1. Clone this repository
2. Create environment variables `cp .env.local.example .env.local`
3. Edit environment variables, at least add the DOWNLOAD_URL
4. Run `make download` to get the latest clone of the website.
5. Read usage instructions below

## Usage

This tool is used to scrape data from Drupal Helfi sites. It uses the [Scrapy](https://scrapy.org/) framework to scrape the data.

### Commands

* `make download` downloads latest data for scraping
* `make scrape ` scrapes the downloaded data using given module rules (see below)
* `make list` lists available scrape modules
* `make env` lists env settings as the tool sees them, useful for debugging if the tool does not work
* `make build` re-creates docker image (e.g. when updating python dependencies).

### Normal usage

When I want to use this tool, I normally do the following:

* If I have not run the download command for a while (data updates once per day), I run `make download`
* Copy `app/crawls/custom/_example.py` to a new file in `app/crawls/custom/` folder with a descriptive name
* For example: `cp app/crawls/custom/_example.py app/crawls/custom/list-of-links.py`
* Modify the new file to reduce the files to be searched as small as possible using filename and filecontents patterns
* For example: `regex_content_include_pattern = r'component--list-of-links'`
* Create an CSS selector to match the HTML elements of interest
* For example: `css_selector = '.component--list-of-links a.list-of-links__item__link'`
* This would return all list-of-links links on the site line by line
* Select which attributes to export
* For example: `'url': url,` and `'text': match.get_text().strip(),`
* This would print url as many times there are list-of-links on the site.
* Save my changes to the module file, then run the scrape
* For example: `make scrape custom/list-of-links`
* Check the matches from the command line and from the resulting `app/scraped_data.json` file for any bugs in my filters.
* If `.env.local` file is changed, or `docker/requirements.txt` is updated, run `make build`.
* If you want to share the new `list-of-links` script, copy it to the folder `app/crawls/` and commit it. It can now be run with `make scrape list-of-links`

### Tips

Since scraping takes a while, remember to check the [scraped_data.json](app/scraped_data.json) when you have started your crawl to spot any problems with the output. This way you do not have to wait until the end to see problems and fix them.
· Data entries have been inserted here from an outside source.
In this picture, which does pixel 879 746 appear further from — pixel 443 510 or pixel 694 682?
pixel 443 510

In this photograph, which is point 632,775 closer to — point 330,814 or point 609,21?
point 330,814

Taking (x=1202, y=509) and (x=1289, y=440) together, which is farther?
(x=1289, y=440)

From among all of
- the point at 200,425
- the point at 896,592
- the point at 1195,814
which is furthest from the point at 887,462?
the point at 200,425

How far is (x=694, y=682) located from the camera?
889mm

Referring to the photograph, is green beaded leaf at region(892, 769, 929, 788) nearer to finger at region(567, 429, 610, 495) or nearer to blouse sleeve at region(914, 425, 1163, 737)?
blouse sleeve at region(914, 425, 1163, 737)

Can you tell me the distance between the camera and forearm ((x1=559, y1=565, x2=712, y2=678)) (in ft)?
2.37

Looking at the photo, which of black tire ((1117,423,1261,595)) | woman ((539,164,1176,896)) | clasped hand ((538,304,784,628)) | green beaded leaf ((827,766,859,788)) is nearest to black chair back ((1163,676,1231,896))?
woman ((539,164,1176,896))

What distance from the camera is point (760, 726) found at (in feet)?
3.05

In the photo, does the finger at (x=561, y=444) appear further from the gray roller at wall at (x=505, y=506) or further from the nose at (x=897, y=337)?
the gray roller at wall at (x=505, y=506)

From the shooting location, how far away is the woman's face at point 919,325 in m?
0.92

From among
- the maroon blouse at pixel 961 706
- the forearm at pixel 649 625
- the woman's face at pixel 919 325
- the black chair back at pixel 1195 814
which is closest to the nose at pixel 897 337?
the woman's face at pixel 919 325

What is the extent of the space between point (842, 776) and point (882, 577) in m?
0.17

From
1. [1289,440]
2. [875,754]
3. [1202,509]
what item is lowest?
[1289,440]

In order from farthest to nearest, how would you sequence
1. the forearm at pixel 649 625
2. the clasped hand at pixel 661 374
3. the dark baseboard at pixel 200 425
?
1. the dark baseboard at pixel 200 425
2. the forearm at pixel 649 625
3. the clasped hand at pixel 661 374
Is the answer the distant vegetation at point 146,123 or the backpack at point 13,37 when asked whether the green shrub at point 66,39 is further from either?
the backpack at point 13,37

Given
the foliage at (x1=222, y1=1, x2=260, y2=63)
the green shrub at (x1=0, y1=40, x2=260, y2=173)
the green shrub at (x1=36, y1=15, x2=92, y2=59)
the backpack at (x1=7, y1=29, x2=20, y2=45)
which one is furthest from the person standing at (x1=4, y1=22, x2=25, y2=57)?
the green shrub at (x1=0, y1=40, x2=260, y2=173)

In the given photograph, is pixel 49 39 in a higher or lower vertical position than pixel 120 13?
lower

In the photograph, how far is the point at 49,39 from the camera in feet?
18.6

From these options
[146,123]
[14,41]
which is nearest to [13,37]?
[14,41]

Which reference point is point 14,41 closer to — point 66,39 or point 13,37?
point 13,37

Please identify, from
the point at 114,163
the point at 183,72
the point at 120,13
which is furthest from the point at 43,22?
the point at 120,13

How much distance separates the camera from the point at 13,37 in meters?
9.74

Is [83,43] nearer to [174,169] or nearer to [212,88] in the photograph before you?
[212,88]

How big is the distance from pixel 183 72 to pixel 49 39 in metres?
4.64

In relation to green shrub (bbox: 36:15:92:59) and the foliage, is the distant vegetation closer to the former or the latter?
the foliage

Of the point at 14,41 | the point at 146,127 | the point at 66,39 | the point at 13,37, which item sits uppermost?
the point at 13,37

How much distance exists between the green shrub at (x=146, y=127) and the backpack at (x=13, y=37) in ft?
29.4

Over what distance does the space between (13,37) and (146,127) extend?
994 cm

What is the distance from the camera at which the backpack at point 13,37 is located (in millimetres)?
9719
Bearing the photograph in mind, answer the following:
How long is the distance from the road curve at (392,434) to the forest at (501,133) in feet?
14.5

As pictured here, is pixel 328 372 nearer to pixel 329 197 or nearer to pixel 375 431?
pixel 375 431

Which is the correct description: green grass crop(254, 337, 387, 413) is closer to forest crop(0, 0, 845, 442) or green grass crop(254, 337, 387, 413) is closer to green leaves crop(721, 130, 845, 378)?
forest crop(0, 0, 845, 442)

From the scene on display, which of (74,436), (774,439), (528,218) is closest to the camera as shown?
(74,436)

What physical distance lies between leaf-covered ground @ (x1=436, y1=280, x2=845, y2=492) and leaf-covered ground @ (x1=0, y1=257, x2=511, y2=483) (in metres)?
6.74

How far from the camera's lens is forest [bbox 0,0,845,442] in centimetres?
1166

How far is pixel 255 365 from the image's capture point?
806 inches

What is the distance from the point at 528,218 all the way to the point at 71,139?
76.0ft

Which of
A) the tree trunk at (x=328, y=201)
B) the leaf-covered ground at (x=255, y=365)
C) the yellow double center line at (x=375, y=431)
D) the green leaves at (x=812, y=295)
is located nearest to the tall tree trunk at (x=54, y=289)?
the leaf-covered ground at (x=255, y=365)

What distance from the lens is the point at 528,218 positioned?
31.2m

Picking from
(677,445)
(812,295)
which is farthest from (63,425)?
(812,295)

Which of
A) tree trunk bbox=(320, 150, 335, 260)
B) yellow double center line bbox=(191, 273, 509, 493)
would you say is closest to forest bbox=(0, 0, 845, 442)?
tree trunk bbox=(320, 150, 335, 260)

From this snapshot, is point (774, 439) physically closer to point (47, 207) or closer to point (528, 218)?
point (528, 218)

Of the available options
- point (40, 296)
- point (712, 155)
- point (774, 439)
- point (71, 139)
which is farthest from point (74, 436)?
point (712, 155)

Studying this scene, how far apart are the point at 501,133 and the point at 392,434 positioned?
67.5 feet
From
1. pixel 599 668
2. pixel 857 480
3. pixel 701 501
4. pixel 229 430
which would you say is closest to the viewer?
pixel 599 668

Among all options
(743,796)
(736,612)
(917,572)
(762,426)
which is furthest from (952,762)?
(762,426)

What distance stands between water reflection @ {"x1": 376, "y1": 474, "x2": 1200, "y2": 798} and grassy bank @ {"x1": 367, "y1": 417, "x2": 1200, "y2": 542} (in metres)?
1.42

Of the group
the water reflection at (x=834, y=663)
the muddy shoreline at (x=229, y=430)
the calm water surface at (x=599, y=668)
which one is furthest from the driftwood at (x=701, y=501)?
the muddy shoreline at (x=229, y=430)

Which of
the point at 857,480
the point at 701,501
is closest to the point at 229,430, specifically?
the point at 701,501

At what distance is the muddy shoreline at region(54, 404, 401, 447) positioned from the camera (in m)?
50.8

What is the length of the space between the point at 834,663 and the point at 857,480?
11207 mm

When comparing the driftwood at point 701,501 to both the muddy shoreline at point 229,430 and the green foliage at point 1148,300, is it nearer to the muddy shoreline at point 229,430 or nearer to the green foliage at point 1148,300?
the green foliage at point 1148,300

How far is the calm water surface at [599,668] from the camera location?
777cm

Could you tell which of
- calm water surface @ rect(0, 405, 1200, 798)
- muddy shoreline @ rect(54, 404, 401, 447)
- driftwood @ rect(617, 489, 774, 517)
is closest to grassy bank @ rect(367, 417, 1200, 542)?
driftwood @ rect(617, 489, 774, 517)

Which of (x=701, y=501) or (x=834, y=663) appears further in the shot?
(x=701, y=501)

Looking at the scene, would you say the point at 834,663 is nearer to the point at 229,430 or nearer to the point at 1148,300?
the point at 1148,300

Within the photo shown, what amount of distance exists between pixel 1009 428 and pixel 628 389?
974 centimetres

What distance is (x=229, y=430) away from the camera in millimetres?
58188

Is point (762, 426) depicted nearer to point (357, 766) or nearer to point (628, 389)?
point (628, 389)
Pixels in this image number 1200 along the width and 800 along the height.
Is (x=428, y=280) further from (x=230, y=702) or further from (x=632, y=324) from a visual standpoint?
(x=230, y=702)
To keep the scraping time sane, follow these steps.

* Filter to use only the language you're interested. `website_path = 'www.hel.fi/fi'`
* Filter only path you're interested in `regex_path_include_pattern = r'\/(uutiset|nyheter|news)\/'`
* Filter out paths that you're not interested in `regex_path_exclude_pattern = r'(illustration_error_page_403_401|illustration_error_page_404)'`
* Filter only files that have certain content, for example the class that you're looking for. `regex_content_include_pattern = r'content-card--design-teaser'`
* Keep the CSS selector as simple as possible.
* Try to save only relevant data to output file so that its size stays sane.

### Notice

* The copy of hel.fi is not perfect.
* It's build by crawling the site and collecting urls while saving.
* It also downloads sitemap.xml files and adds those urls to be crawled.
* It modifies the crawled HTML source, for example, it removes image source variants, basically blocking any queries related to actual image syntax.
* It also modifies the paths to include .html suffix, which I've tried to counter with some code, but not all can be fixed (paging for example)
* Regarding paged content, it tries to crawl them, but it adds an hex code to the end of the filename beyond first page.

### Scrape modules

There are some ready made modules that have answered a question I have had, feel free to use them as an inspiration or as a basis for further exploration.

Here's a table of the current modules with their matches and processing time on my machine. These times and matches will probably vary between data date and computer.

The initial step of filtering files based on filename or contents is faster on Linux based Dockers probably due to faster file IO within docker. The scraping is faster on faster CPU. These numbers are from an crappy laptop running Linux.

| Command | Explanation | Time | Matches |
|-----------------------------------|------------------------------------------------------------------|:------:|:-------:|
| `make scrape all` | This command gets urls to all pages, including paged links. | 20 min | 22877 |
| `make scrape all_unpaged` | Same as above, but paging is removed before scraping. | 14 min | 16174 |
| `make scrape alt_original` | How the alt-texts get altered with the photographer information. | 2 min | 3752 |
| `make scrape announcements` | All announcements and their texts | 14 min | 133 |
| `make scrape contact_card_img` | Contact card image styles | 5 sec | 100 |
| `make scrape contact_card` | Contact card person descriptions | 14 sec | 277 |
| `make scrape cross_lang_links` | Internal links that point to another language in text content. | 30 min | 961 |
| `make scrape empty_headings` | Headings with only whitespace | 16 min | 16 |
| `make scrape external_icon` | CKEditor created links with external icon | 7 sec | 2 |
| `make scrape image_caption` | Image caption text content | 6 min | 9320 |
| `make scrape img` | Figuring out all image classes with the exclusion method | 15 min | 1681 |
| `make scrape internal_links` | List all internal links (helps to create vector map) | 18 min | 334196 |
| `make scrape liftup_button` | Liftup with image secondary elements that have button in them | 9 sec | 0 |
| `make scrape news_2023` | List of all news done in 2023 | 2 min | 2074 |
| `make scrape quotes` | All quotes on site | 9 sec | 148 |
| `make scrape rekry_query` | All links to rekry searches | 22 sec | 0 |
| `make scrape splattaprodlinks` | Find potentially broken splattaprod links | 6 min | 614 |
| `make scrape tables` | All pages that contain tables | 17 sec | 559 |
| `make scrape user_edited_content` | All spans in use inside user_edited_content | 23 min | 22371 |